------ Material

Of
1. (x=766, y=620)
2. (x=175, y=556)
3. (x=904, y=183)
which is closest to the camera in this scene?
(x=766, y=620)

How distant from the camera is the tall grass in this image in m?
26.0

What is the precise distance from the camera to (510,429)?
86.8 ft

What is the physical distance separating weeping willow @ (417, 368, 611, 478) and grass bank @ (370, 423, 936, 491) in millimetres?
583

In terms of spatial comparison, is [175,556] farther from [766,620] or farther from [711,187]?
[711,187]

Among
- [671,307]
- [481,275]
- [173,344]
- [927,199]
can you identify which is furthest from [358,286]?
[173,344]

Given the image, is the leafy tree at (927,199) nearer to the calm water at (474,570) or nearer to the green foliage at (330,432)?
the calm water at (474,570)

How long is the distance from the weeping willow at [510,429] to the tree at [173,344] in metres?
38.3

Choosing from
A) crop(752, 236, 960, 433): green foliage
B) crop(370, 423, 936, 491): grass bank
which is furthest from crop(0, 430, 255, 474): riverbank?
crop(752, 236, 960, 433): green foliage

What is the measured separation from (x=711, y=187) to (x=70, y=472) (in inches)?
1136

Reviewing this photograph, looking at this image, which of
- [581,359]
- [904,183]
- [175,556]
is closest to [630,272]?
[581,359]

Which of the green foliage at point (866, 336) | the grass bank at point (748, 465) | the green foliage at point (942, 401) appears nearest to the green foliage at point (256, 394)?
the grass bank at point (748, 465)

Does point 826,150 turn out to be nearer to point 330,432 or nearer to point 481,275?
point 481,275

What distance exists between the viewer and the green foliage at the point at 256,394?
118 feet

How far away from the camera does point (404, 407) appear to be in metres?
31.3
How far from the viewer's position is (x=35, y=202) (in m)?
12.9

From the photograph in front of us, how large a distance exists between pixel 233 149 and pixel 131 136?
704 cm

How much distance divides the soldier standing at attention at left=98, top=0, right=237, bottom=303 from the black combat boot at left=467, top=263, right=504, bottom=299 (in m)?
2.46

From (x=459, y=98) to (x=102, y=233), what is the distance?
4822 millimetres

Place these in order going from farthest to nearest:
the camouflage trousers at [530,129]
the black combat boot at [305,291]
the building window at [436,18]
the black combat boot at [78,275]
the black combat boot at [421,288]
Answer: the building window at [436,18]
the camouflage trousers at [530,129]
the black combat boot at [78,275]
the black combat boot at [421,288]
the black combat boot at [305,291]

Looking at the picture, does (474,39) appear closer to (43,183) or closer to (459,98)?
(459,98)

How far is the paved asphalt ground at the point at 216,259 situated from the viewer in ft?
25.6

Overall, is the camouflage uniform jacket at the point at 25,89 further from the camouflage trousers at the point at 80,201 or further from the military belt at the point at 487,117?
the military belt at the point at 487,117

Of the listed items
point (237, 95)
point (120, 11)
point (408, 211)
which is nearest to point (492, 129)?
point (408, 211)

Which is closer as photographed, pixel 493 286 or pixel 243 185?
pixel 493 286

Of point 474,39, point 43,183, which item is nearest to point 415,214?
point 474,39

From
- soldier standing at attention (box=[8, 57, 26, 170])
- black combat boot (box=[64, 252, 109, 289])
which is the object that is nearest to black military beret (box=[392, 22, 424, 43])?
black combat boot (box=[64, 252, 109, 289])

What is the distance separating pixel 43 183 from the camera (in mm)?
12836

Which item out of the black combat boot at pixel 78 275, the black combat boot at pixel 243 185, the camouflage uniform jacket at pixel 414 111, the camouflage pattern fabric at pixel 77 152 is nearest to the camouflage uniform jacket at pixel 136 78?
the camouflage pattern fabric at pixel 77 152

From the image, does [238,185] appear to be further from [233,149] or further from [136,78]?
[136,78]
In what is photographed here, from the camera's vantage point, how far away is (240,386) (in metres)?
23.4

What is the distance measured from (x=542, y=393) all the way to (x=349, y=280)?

------------

_Given instruction_
Rewrite the lines from the one containing "Which item out" through the end of the rows, substituting "tan desert boot" for "black combat boot" and leaving everything else unchanged.

_Output of the exercise_
Which item out of the tan desert boot at pixel 78 275, the tan desert boot at pixel 243 185, the camouflage uniform jacket at pixel 414 111, the camouflage pattern fabric at pixel 77 152 is nearest to the camouflage uniform jacket at pixel 136 78?
the camouflage pattern fabric at pixel 77 152

From the image, does [238,185] appear to be further from [233,149] or further from [136,78]?
[136,78]
In what is photographed here, from the camera's vantage point, how far away is (240,386) (in metres)?
23.4

What is the distance measured from (x=542, y=393) all the way to (x=349, y=280)?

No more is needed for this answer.